(Web images with captions)
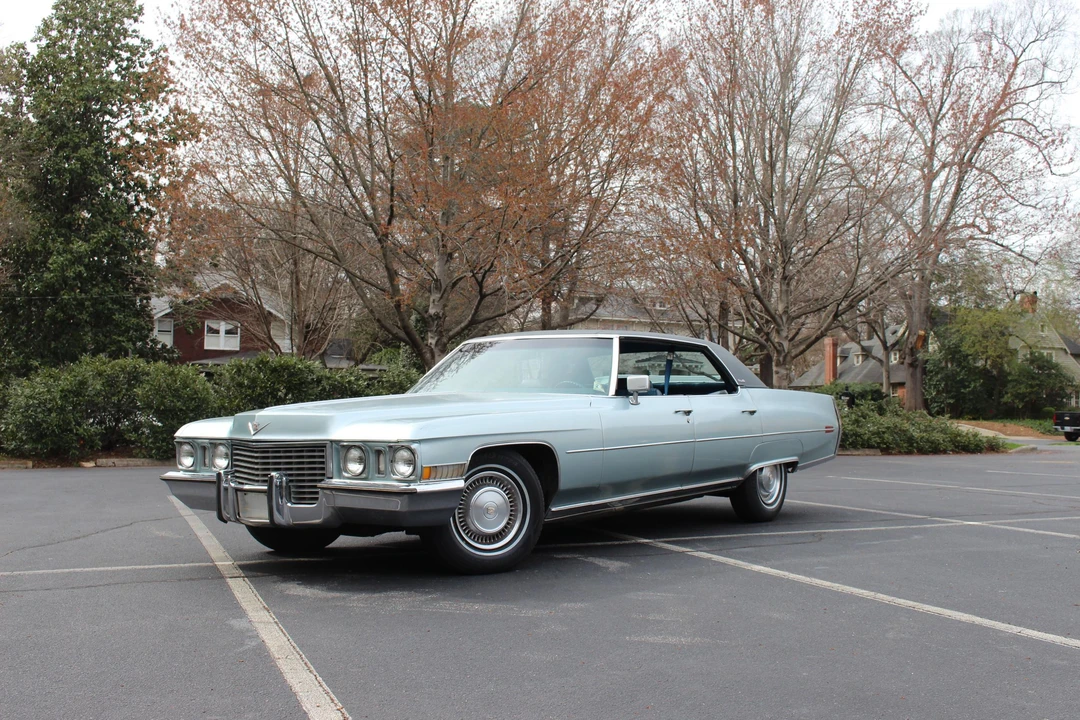 1972 Cadillac DeVille 4th Gen - Image 24 of 31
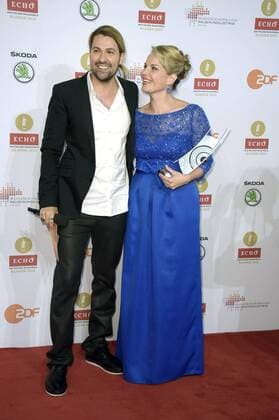 David Garrett und ElÄ«na Garanca beim Echo Klassik 2015 im Konzerthaus. Berlin, 18.10.2015 Foto:xFredericx xFuturexImage
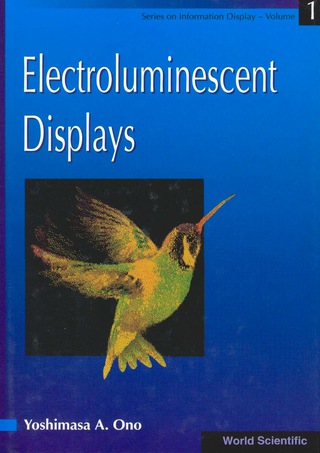 Cover image: ELECTROLUMINESCENT DISPLAYS         (V1) 9789810219215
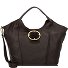  Raffaella Shopper Tas Leer 50 cm variant chocolate brown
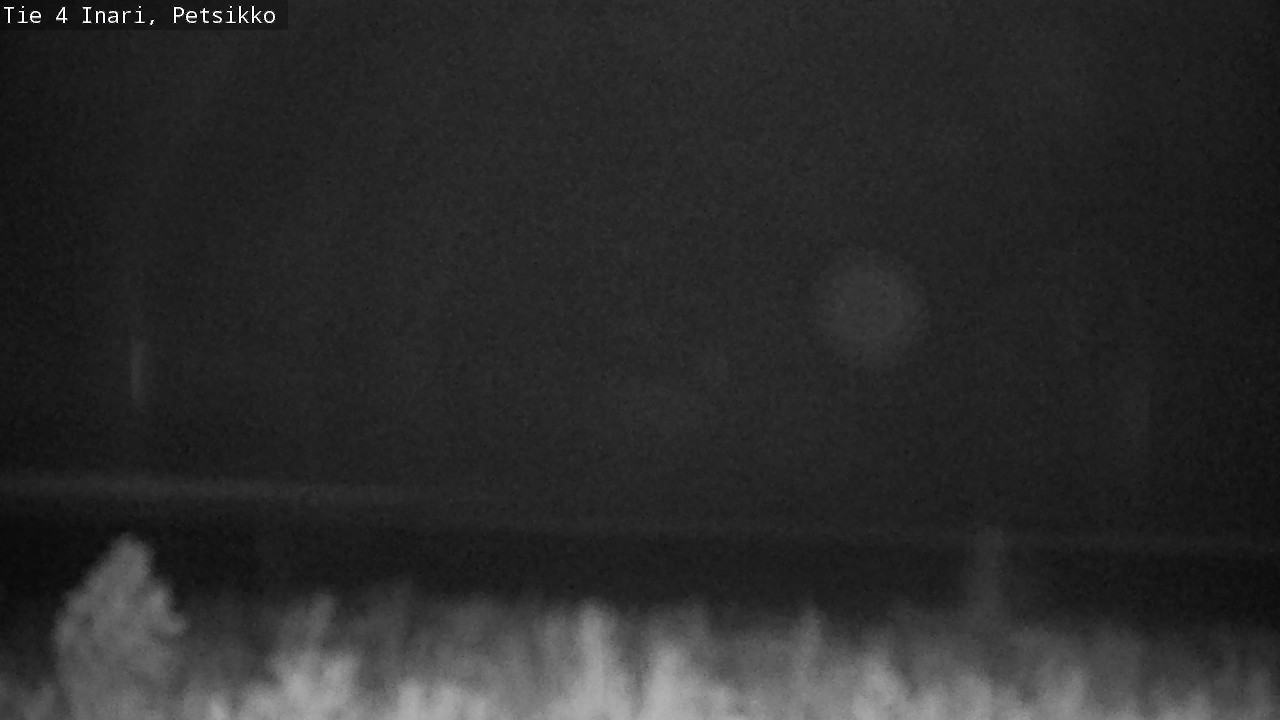 Weather Camera Image Road 4 Inari, Petsikko, Inari, Lappi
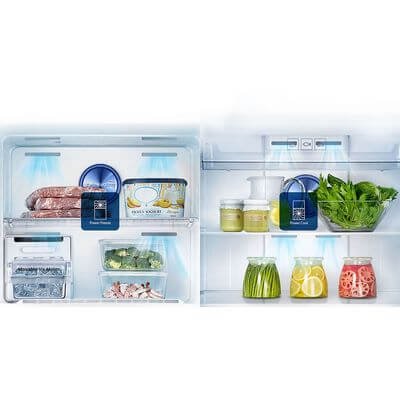 Samsung ตู้เย็น 2 ประตู ขนาด 11.4 คิว รุ่น RT32K5534UT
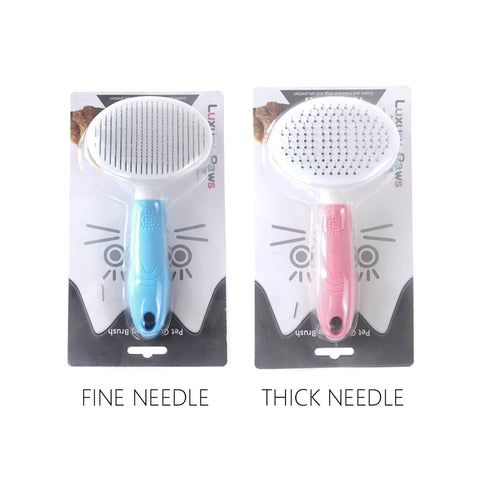 Cat Dog Stainless Steel  Hair Brush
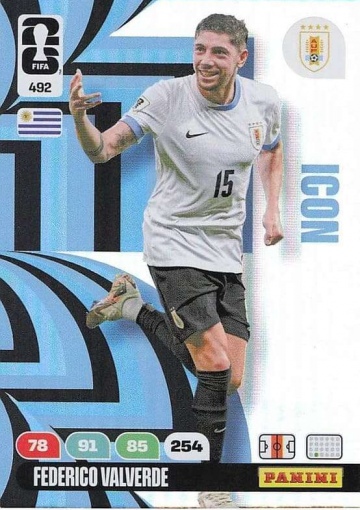492 Federico Valverde (IC) (PWM26)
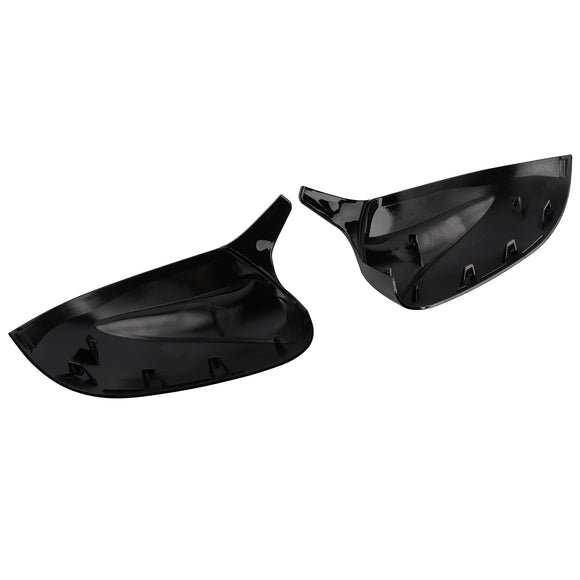 Real Carbon Fiber Side Mirror Cover Cap For BMW X3 X4 X5 X6 X7 2018-2021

— Task brief —
Write out the text of each of the records above word for word, leaving the pictures out.

— Solved exercise —
 1972 Cadillac DeVille 4th Gen - Image 24 of 31
 David Garrett und ElÄ«na Garanca beim Echo Klassik 2015 im Konzerthaus. Berlin, 18.10.2015 Foto:xFredericx xFuturexImage
 Cover image: ELECTROLUMINESCENT DISPLAYS         (V1) 9789810219215
  Raffaella Shopper Tas Leer 50 cm variant chocolate brown
 Weather Camera Image Road 4 Inari, Petsikko, Inari, Lappi
 Samsung ตู้เย็น 2 ประตู ขนาด 11.4 คิว รุ่น RT32K5534UT
 Cat Dog Stainless Steel  Hair Brush
492 Federico Valverde (IC) (PWM26)
 Real Carbon Fiber Side Mirror Cover Cap For BMW X3 X4 X5 X6 X7 2018-2021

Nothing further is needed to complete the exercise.